Gender Pronouns: She / Ella
Maria began her activism over twenty-five years ago as a high school student living along the U.S./Mexico border during a time when state legislation was proposed that criminalized immigrant families and youth. This hostile environment resulted in Maria and her fellow Latinx schoolmates being removed from their schools. Despite the discrimination she faced, she completed her studies and later earned degrees from UC Berkeley and Harvard University. The experience taught her the importance of lifting up her voice through collective action to ensure disadvantaged students have access to a quality education.
Maria has organized for educational justice through various campaigns and initiatives. Since 2002, as a leader of InnerCity Struggle, she has spearheaded an expansion of the influence of students and community residents in decision-making about Los Angeles' public schools, mobilizing thousands of Latinx parents and students in the Eastside of Los Angeles.
Maria's work with InnerCity Struggle has resulted in a wide range of improvements within Eastside schools as well as schools throughout the Los Angeles Unified School District. In the last few years, Maria's leadership has helped win several breakthrough victories; new schools for the Eastside, a district-wide policy focused on preparing all students for college, increased funds for high-need schools, smaller learning environments in Eastside high schools and an expansion of school-based health services. After years of demanding that all students be prepared for college, the tide is changing. Graduation rates in the Eastside are rising and more students are informed about what is needed to succeed.
Over the last decade, InnerCity Struggle has educated and mobilized thousands of Eastside voters ensuring greater civic participation and community action.
Maria's leadership also resulted in the construction of the organization's new permanent home now serving as a Youth and Community Center for the Eastside.

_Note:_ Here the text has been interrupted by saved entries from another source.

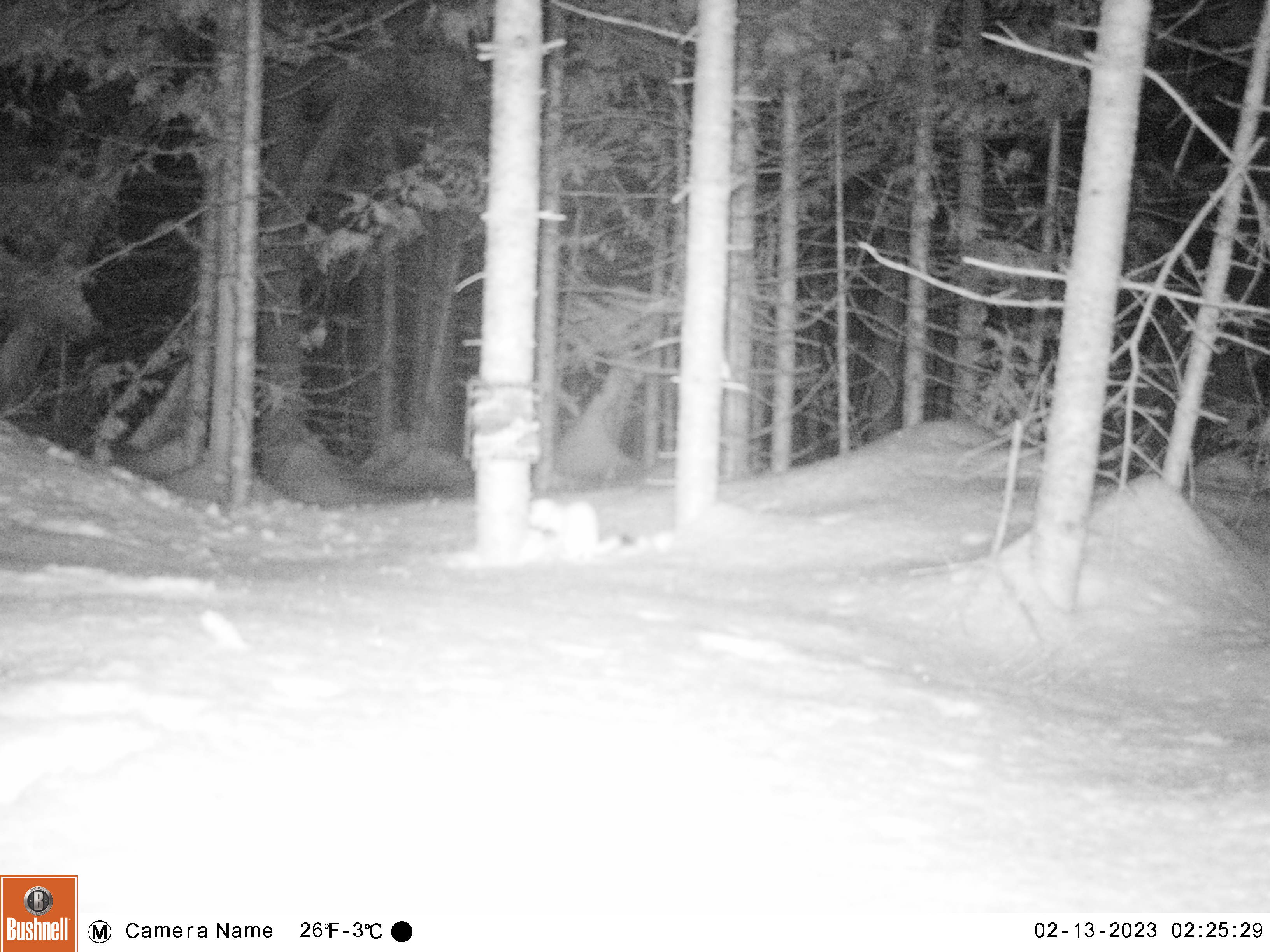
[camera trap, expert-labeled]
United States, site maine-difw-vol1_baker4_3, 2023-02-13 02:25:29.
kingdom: Animalia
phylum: Chordata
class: Mammalia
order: Carnivora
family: Mustelidae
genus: Mustela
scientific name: Mustela richardsonii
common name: short-tailed weasel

Maria was recognized as a Grassroots Leader to Watch by the Liberty Hill Foundation and has received various other leadership awards, including from the newspaper La Opinion, UC Berkeley’s Chicano/Latino Alumni Association of Southern California and the Latina Lawyers Association. In 2015, she was appointed as a Commissioner for the Commission for Children and Families by Los Angeles County Supervisor Hilda L. Solis. In 2018, Maria was recognized with the Woman of the Year Award by the LA County Commission for Women. She was recently elected as a Community Trustee for the Board of Directors of the Hill-Snowdon Foundation, a national social justice fund. Maria is also a proud mom of two children that attend an LAUSD elementary school.